» What the exercise asks: Rewrite each of the items below, changing "Limited Edition" to "Special Edition" and keeping everything else the same. Leave the pictures out and give only the text lines.

Dataset entries:
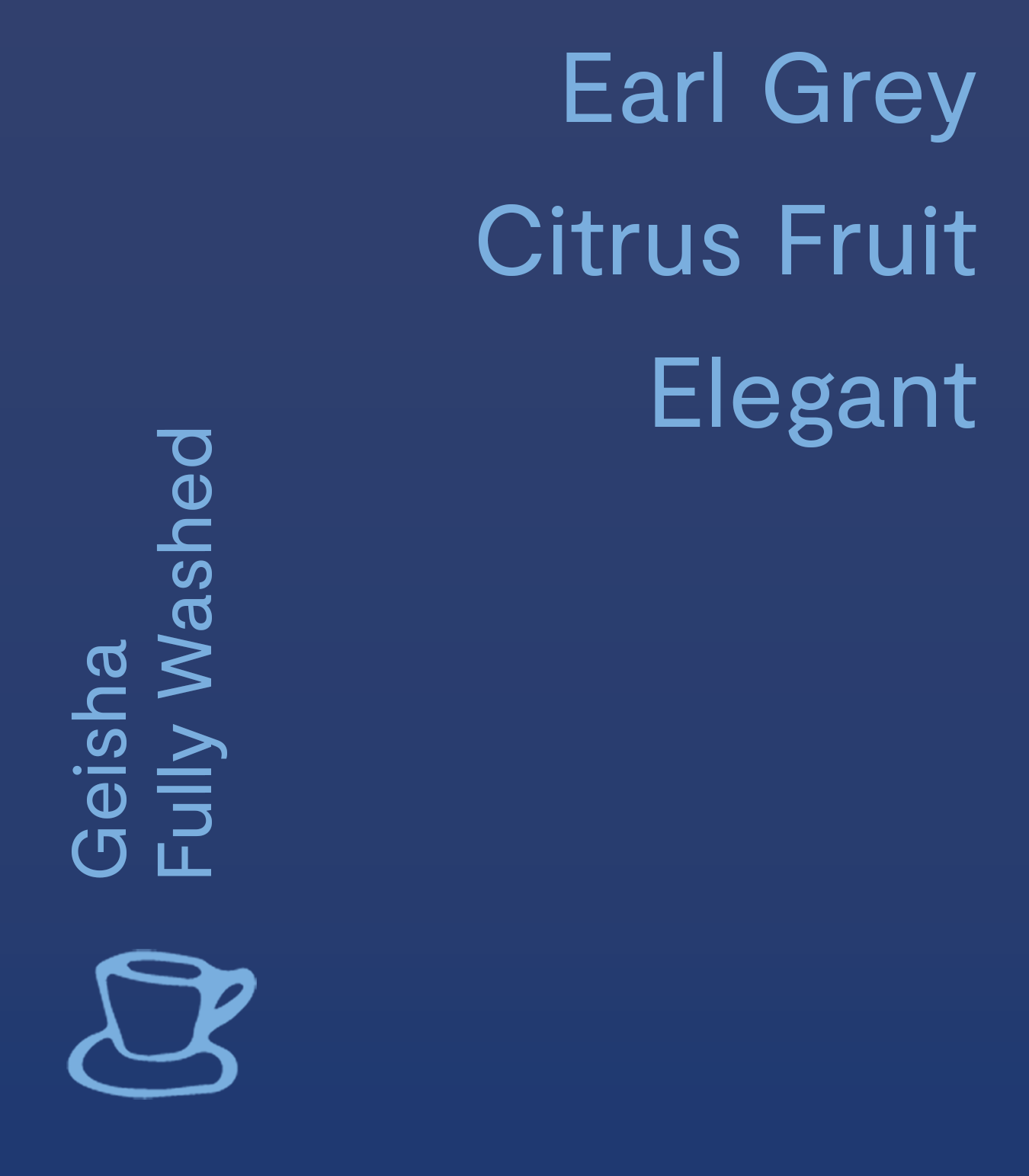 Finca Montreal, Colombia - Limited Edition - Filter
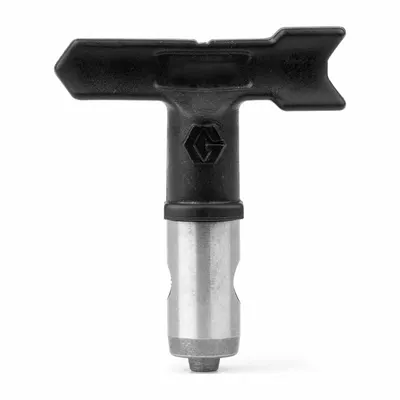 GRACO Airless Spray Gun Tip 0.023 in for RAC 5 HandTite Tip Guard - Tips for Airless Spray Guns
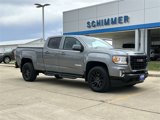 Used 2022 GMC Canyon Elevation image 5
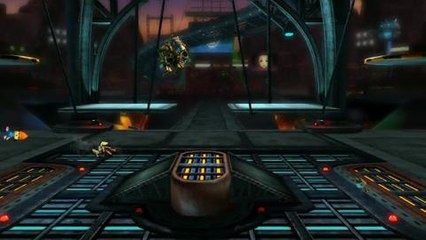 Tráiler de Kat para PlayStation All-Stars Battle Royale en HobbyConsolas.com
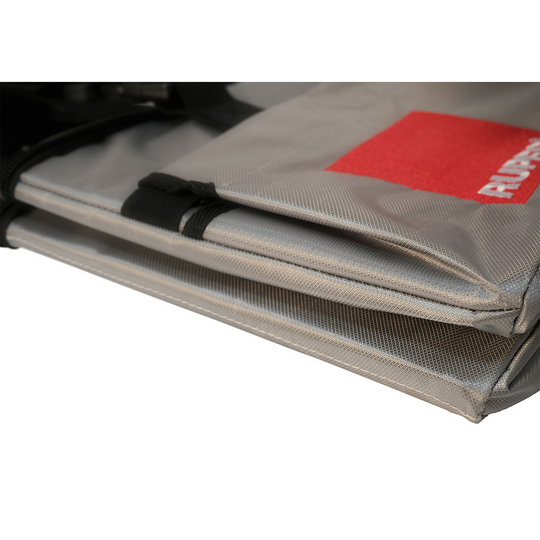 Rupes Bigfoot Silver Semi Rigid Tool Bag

» Result:
 Finca Montreal, Colombia - Special Edition - Filter
 GRACO Airless Spray Gun Tip 0.023 in for RAC 5 HandTite Tip Guard - Tips for Airless Spray Guns
 Used 2022 GMC Canyon Elevation image 5
 Tráiler de Kat para PlayStation All-Stars Battle Royale en HobbyConsolas.com
 Rupes Bigfoot Silver Semi Rigid Tool Bag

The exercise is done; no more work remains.